The GOP also abandoned its historical place as the anti-tax party when it agreed in December to raise taxes on those making more than $400,000 a year, and couples making more than $450,000. That included many small businesses who were all but thrown under the bus to placate the White House.

Republicans have also promised to defund Obamacare, which with the House, they could accomplish — they do have the power of the purse. They could prevent the entire government from spending any money if they chose to cut off financing via the debt ceiling or continuing resolution.

They have failed. The new health care law will be implemented unimpeded by Republicans in just 9 months.
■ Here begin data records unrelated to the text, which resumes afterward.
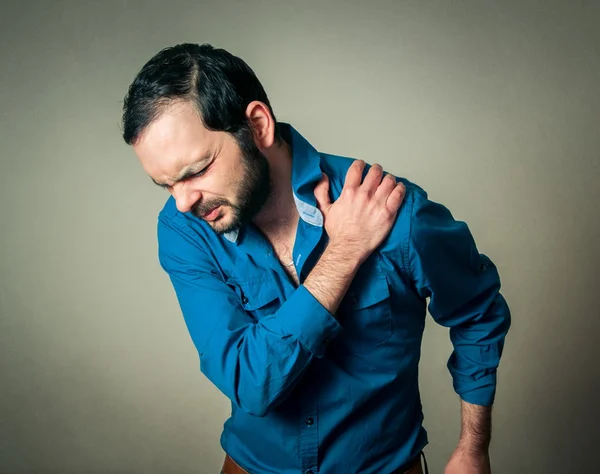 Homem barbudo tem uma dor no ombro — Fotografia de Stock
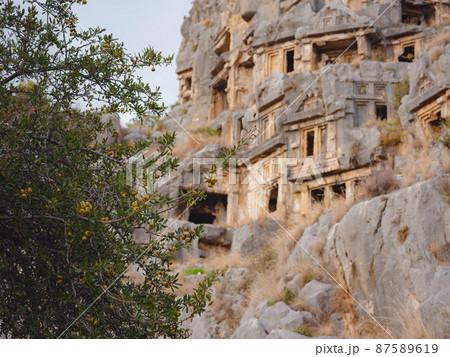 Archeological remains of the Lycian rock cut tombs in Myra, Turkey 87589619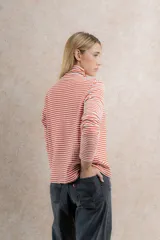 Polera de punto a rayas horizontales color celeste y blanco, de cuello alto y mangas largas.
At the state level, Republicans are acquiescing to Obamacare. In Ohio, Arizona, Florida, New Jersey, Virginia, and Michigan, Republican governors have set the stage for expanding Medicaid by more than 3 million enrollees.

Americans for Limited Government’s Bill Wilson recently noted that “That’s 3 million more government dependents in some of the most contentious presidential election states in the country, particularly in Florida, Virginia, and Ohio, without which Republicans will never reclaim the White House.”

He added, “The only hope now for those states is that legislatures have the courage to correct their governors’ mistakes.”

Wilson called the UKIP insurgency is a teachable moment for Republicans, concluding, “The UK Independents are poised to shove the Conservative Party to the side and assume the role of loyal opposition.  If the establishment continues with its attacks on the base of the GOP, if they continue their surrender moves and policy surrenders, if they attack real conservatives with their liberals in drag, the GOP could find itself in the same position as the Tories.”

Perhaps the only thing lacking for such an insurgency — so far — is a leader willing to buck the GOP.

Robert Romano is the Senior Editor of Americans for Limited Government.